* [AIM OF THE TASK]: Copy the entries below word for word, starting at the line that contains "What measure of distance lies" and ending with the last line of the entries.
--- START ---
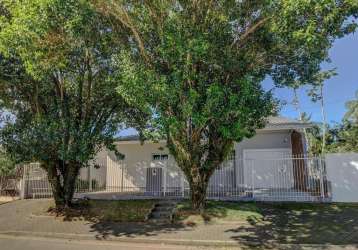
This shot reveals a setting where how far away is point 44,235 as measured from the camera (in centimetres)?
1151

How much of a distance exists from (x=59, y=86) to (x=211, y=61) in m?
7.09

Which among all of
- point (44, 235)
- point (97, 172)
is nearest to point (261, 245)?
point (44, 235)

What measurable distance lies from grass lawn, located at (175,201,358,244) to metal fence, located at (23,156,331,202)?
1306 mm

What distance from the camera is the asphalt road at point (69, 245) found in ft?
31.8

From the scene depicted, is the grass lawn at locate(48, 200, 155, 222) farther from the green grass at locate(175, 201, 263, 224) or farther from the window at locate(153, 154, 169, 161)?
the window at locate(153, 154, 169, 161)

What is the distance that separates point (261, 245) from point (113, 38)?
29.0ft

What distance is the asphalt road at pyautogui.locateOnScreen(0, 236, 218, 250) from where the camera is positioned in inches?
382

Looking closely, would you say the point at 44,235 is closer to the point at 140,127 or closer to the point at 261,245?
the point at 140,127

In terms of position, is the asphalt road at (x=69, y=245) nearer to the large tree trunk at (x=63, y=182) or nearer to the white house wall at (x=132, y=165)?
the large tree trunk at (x=63, y=182)

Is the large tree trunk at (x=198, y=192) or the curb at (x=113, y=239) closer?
the curb at (x=113, y=239)

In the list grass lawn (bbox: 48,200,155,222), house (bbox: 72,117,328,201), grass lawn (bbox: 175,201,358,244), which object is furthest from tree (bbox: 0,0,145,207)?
grass lawn (bbox: 175,201,358,244)

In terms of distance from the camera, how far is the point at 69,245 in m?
10.2

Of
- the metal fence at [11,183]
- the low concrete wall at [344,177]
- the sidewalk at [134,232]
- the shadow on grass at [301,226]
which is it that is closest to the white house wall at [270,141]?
the low concrete wall at [344,177]

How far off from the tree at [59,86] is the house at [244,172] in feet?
11.5
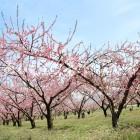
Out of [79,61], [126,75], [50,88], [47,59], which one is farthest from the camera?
[50,88]

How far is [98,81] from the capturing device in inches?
765

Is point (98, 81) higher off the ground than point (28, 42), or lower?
lower

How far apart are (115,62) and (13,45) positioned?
19.2ft

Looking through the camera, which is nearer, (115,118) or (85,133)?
(85,133)

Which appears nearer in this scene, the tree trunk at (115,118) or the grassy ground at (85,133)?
the grassy ground at (85,133)

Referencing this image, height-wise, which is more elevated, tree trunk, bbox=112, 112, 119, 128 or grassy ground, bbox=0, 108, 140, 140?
tree trunk, bbox=112, 112, 119, 128

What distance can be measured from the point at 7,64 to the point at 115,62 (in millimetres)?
5749

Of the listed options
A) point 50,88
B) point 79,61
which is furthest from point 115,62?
point 50,88

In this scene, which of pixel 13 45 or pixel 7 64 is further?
pixel 7 64

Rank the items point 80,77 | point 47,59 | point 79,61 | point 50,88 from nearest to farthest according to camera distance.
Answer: point 47,59 < point 79,61 < point 80,77 < point 50,88

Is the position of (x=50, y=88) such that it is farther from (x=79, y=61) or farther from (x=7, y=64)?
(x=79, y=61)

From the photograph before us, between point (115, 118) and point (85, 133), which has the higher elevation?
point (115, 118)

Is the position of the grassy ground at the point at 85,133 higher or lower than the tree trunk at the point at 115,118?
lower

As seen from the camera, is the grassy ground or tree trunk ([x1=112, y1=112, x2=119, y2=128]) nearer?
the grassy ground
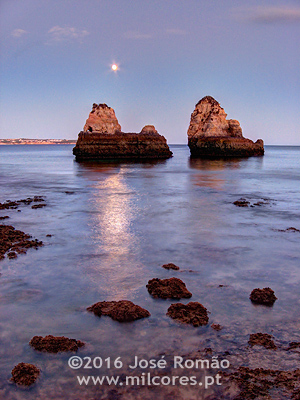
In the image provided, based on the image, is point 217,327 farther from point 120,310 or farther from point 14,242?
point 14,242

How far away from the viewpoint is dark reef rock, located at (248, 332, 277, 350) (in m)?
4.17

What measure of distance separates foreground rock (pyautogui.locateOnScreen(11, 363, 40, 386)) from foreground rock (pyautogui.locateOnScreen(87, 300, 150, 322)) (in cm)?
136

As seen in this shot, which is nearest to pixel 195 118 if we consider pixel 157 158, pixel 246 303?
pixel 157 158

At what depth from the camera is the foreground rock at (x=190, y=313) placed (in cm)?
472

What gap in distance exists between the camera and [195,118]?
61531mm

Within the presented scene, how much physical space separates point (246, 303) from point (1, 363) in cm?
352

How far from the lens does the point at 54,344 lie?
418 cm

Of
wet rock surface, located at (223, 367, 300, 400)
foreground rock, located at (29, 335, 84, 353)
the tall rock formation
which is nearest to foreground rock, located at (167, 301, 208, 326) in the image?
wet rock surface, located at (223, 367, 300, 400)

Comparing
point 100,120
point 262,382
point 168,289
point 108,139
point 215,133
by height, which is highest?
point 100,120

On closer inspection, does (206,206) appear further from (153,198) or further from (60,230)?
(60,230)

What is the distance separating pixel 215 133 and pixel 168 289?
55.6 m

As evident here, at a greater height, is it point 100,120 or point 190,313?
point 100,120

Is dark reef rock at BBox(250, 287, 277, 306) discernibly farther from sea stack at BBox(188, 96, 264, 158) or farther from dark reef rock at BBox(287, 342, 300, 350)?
sea stack at BBox(188, 96, 264, 158)

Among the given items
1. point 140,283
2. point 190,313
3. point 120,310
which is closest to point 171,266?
point 140,283
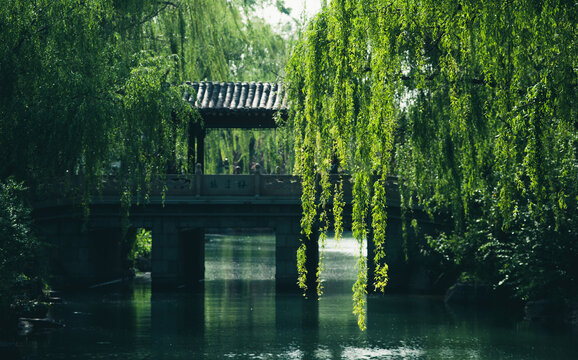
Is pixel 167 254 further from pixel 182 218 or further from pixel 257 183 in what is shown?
pixel 257 183

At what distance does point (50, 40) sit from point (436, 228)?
1400 centimetres

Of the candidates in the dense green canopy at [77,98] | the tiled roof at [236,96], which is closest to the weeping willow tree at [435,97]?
the dense green canopy at [77,98]

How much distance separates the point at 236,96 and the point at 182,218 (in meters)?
4.17

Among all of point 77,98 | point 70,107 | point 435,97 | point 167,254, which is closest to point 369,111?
point 435,97

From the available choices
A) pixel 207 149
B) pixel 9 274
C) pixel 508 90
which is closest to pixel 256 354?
pixel 9 274

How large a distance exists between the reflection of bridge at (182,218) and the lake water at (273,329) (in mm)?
981

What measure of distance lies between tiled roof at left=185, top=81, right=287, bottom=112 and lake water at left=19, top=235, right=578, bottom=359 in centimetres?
575

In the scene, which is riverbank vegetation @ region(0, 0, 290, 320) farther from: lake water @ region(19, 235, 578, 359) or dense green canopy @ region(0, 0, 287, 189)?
lake water @ region(19, 235, 578, 359)

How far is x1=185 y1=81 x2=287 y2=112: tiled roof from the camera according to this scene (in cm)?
2714

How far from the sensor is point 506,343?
19.0 m

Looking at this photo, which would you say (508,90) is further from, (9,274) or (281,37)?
(281,37)

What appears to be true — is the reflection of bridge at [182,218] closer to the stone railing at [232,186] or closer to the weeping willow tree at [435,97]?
the stone railing at [232,186]

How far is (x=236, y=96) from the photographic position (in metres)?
28.0

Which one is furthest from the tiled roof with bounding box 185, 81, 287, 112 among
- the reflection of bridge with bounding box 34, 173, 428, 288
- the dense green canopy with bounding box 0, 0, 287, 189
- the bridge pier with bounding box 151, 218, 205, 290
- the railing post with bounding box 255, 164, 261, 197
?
--- END ---
* [FINISHED EXERCISE]:
What measure of distance lies between tiled roof at left=185, top=81, right=287, bottom=112 and lake water at left=19, top=235, right=578, bottom=359 in centimetres?
575

In the scene, which is riverbank vegetation @ region(0, 0, 290, 320) farther from: lake water @ region(19, 235, 578, 359) or dense green canopy @ region(0, 0, 287, 189)?
lake water @ region(19, 235, 578, 359)

How far is x1=185 y1=81 x2=287 y2=112: tiled roof from the camera according to this scene (in cm)?
2714

How far from the sensor is point 506,343?
19.0 m

Looking at this photo, which would you say (508,90) is further from, (9,274) or (281,37)?
(281,37)

What appears to be true — is the reflection of bridge at [182,218] closer to the stone railing at [232,186] or closer to the weeping willow tree at [435,97]?
the stone railing at [232,186]

How far is (x=236, y=96) from the photographic position (in metres)?
28.0

Which one is furthest from the tiled roof with bounding box 185, 81, 287, 112 among
- the reflection of bridge with bounding box 34, 173, 428, 288
- the dense green canopy with bounding box 0, 0, 287, 189
- the bridge pier with bounding box 151, 218, 205, 290
- the railing post with bounding box 255, 164, 261, 197
?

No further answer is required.